Las pensiones, símbolo de la ineficiencia del gobierno

Ayer, la Organización para la Cooperación y el Desarrollo Económicos (OCDE) publicó su estudio sobre las pensiones españolas de 2016.

La reforma de las pensiones del gobierno pasó a la historia bajo la etiqueta genérica de “recortes”, sin embargo, la realidad es todavía peor que eso.
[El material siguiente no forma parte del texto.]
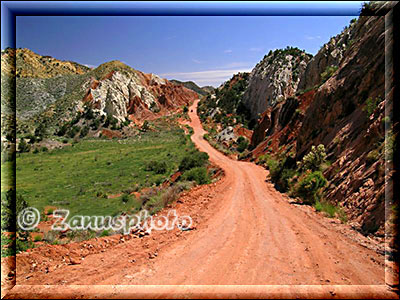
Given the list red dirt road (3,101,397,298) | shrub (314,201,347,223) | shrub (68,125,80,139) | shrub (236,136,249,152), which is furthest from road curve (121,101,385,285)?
shrub (68,125,80,139)

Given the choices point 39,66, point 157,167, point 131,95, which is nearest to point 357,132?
point 157,167

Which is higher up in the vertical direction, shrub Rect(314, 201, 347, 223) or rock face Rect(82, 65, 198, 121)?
rock face Rect(82, 65, 198, 121)

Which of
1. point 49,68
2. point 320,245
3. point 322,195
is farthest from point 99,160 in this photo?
point 49,68

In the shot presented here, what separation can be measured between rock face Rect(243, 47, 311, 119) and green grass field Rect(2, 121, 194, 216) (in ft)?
59.7

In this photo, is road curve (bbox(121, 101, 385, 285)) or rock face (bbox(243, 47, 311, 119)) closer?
road curve (bbox(121, 101, 385, 285))

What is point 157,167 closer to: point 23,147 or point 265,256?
point 265,256

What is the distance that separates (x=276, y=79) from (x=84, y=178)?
35.0 metres

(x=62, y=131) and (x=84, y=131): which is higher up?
(x=84, y=131)

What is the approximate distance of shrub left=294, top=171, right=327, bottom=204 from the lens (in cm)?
950

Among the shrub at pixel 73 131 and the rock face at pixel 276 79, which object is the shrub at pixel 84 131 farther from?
the rock face at pixel 276 79

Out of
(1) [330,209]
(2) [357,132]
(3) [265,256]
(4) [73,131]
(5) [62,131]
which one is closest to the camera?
(3) [265,256]

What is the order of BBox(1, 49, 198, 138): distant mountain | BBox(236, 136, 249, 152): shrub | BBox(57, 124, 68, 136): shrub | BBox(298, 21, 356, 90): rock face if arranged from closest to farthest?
BBox(298, 21, 356, 90): rock face, BBox(236, 136, 249, 152): shrub, BBox(57, 124, 68, 136): shrub, BBox(1, 49, 198, 138): distant mountain

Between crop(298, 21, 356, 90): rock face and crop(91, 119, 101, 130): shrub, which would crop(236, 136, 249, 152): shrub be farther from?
crop(91, 119, 101, 130): shrub

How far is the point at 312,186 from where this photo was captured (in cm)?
973
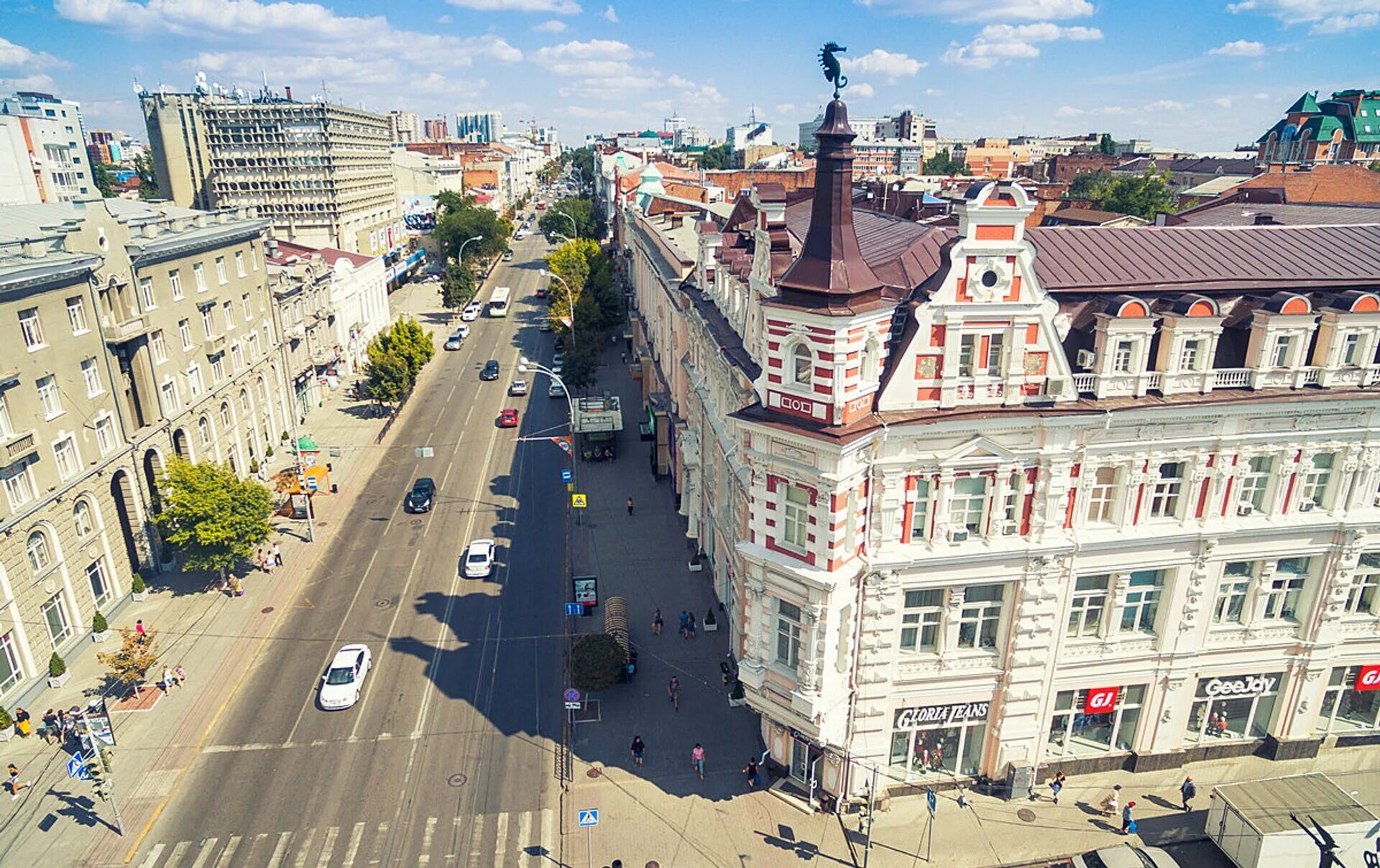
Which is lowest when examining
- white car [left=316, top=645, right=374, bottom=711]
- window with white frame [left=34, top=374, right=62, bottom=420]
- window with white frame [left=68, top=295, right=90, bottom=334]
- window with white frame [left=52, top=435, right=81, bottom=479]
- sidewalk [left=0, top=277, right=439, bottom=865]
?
sidewalk [left=0, top=277, right=439, bottom=865]

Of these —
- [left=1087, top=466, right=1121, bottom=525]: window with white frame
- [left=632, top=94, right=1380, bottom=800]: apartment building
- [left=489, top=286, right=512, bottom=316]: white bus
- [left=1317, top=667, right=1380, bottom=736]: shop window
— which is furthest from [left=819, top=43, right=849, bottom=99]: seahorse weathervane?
[left=489, top=286, right=512, bottom=316]: white bus

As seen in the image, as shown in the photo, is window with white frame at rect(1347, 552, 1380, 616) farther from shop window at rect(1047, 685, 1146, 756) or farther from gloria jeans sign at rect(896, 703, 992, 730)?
gloria jeans sign at rect(896, 703, 992, 730)

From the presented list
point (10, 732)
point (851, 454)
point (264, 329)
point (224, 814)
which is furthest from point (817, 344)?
point (264, 329)

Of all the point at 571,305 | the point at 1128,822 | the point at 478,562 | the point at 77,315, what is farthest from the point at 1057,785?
the point at 571,305

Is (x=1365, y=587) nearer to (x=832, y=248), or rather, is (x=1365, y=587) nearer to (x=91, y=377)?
(x=832, y=248)

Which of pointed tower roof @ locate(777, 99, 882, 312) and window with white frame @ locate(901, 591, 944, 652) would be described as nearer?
pointed tower roof @ locate(777, 99, 882, 312)

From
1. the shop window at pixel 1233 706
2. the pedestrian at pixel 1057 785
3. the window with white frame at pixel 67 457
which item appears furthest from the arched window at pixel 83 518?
the shop window at pixel 1233 706
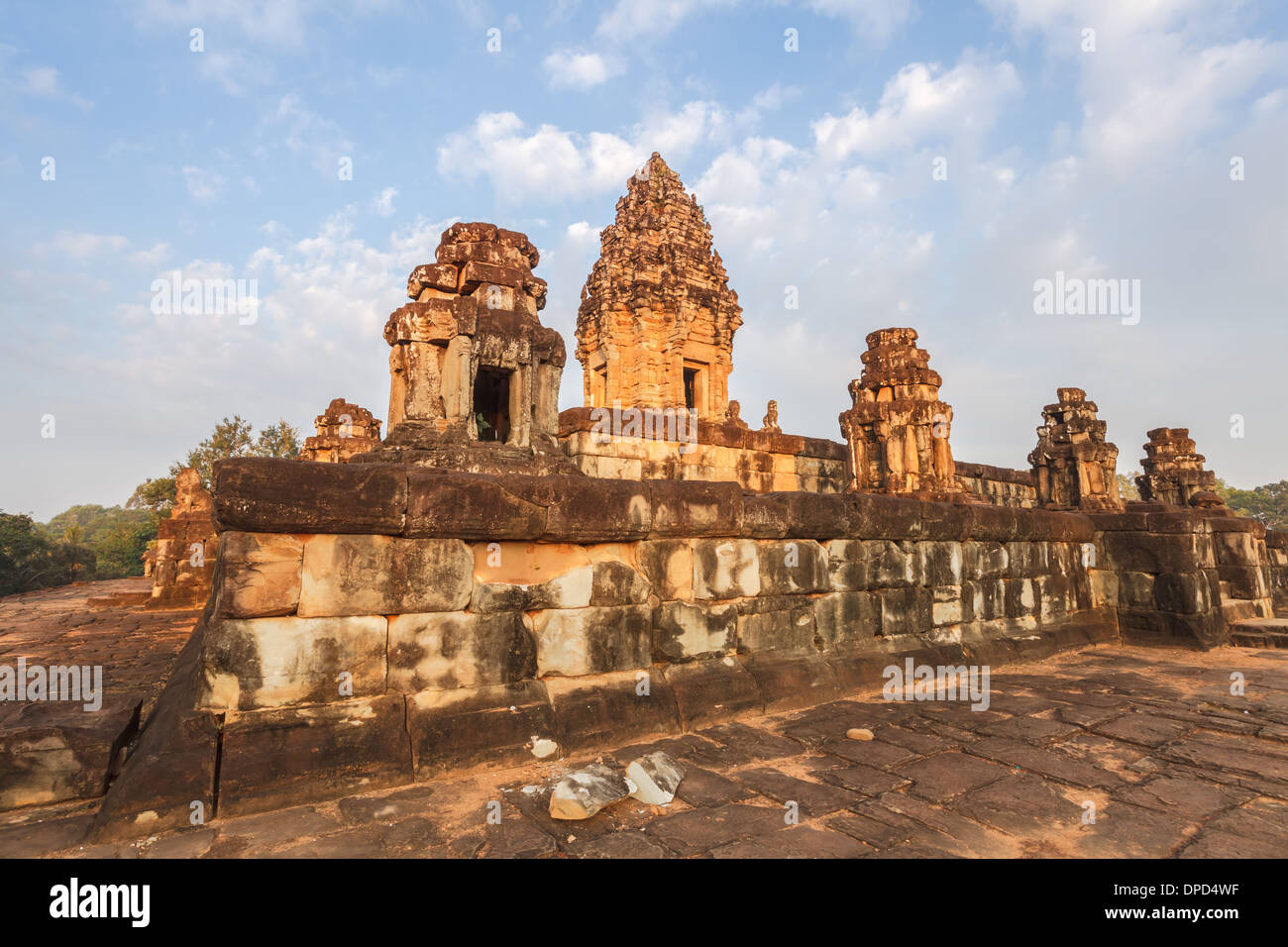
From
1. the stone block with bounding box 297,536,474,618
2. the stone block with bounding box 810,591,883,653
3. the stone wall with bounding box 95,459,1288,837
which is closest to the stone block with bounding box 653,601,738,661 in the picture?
the stone wall with bounding box 95,459,1288,837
El gobierno del Partido Popular (PP) desindexó las prestaciones por jubilación del IPC –la inflación, que actualmente se encuentra en el 1,2%- y estableció por ley una subida mínima del 0,25% pero también un máximo de subida de las pensiones: el porcentaje de inflación más un 0,50%. En realidad las subidas máximas están lejos de aplicarse y el gobierno decretó una subida del porcentaje mínimo.

La organización hace sus cálculos tomando como supuesto la entrada al mercado laboral en 2016 de un trabajador a la edad de 20 años, lo que le permitiría jubilarse con la pensión completa a los 65 años en 2061. De esa manera, en 2061, se calcula que los pensionistas que se jubilen ese año cobrarían un 46% del salario medio en “casos extremos” si siguen subiendo al 0,25%. Con todo, estos cálculos siempre son problemáticos, ya que no conocemos cuál será la tasa de desempleo de dentro de 10 o 15 años ni tampoco cuál será el salario medio. Del mismo modo, es cuestionable que el cálculo sea riguroso teniendo en cuenta que está basado en el presupuesto de que un joven de 20 años estaría ya trabajando.

No obstante, el problema de las pensiones y la falta de liquidez en la Seguridad Social es algo real. Si no se buscan ingresos para financiarlas, se seguirán bajando a no se que se cree empleo de suficiente calidad como para que las cuentas de la Seguridad Social salgan a flote. Así, la llamada “hucha de las pensiones” no estaba pensada para pagar las pensiones en momentos difíciles, sino que estaba pensada para pagar las pensiones durante un momento de transición que permitiese a los políticos y burócratas del estado preparar un nuevo sistema de jubilaciones. Pero el PP, aunque presuma de buena gestión, lo cierto es que ya dilapidó el fondo de la Seguridad Social sin plantear ninguna alternativa a la existente. Esta imprudencia no es un error sin solución, sino que es un plan premeditado para que, cuando las cuentas de la Seguridad Social sean realmente insostenibles, se plantee una privatización a gran escala tal y como ocurrió en  América Latina durante los años ’80 y ’90. Y cualquiera que se haya dado un paseo por allí podrá reconocer que no es extraño ver a ancianos mayores de 70 años trabajando de cocineros en restaurantes, de repartidores o en las ferias callejeras. Creo que nadie querrá ese futuro.